Natural language processing (NLP) is a scientific field which deals with language in textual form.
Tasks ¶
- Classification:
- Is an e-mail spam or not?
- Topic: Is it about sports, science or religion?
- Language: Is it English, German or French?
- Sentence boundary: Is a character the boundary of a sentence or not?
- Author:
- Identify the author from a given set of authors
- Age of the author
- Gender of the author
- Sentiment analysis (Opinion mining, opinion extraction, sentiment mining, subjectivity analysis)
- Machine Translation (MT): Given a text in language A, return the same content in language B.
- Similarity calculation: Given a corpus of n texts and one text A as
input, find passages of the corpus which are similar to passages of A. This
can be used to detect if students copied content / copyright violation.
- Minimum Edit Distance
- Spelling correction: Find places where the grammar / writing needs to be fixed.
- Word sense disambiguation: If "mouse" is in a sentence, is it about the computer mouse or the animal.
- POS Tagging: Detect adjectives, verbs, nouns in a sentence.

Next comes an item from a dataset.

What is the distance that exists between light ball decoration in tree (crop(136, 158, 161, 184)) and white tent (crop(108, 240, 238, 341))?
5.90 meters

- Summarization / Paraphrasing
- Information extraction: For example, find the date in a calender
application when the user enters the name of the event. Or dates in an e-mail
in order to allow users to create a calender date.
- Named Entity Recognition (NER):
- Find names in a text
- Classify names into names of places, people, organizations and non-names.
- Relation Extraction
- Named Entity Recognition (NER):
- Compound splitting: For German, "Donaudampfschiffskapitän" can be split into the compounds "Donau" (a river) "dampfschiff" (steam boat) and "kapitän" (captain).
Sentiment analysis ¶
Find out how users feel about something.
Sentiment Lexicons are compared by Christopher Potts ("Sentiment Tutorial", 2011):
- General Inquirer is free for research use
- List of categories
- Positive (1915 words) and negative (2291 words)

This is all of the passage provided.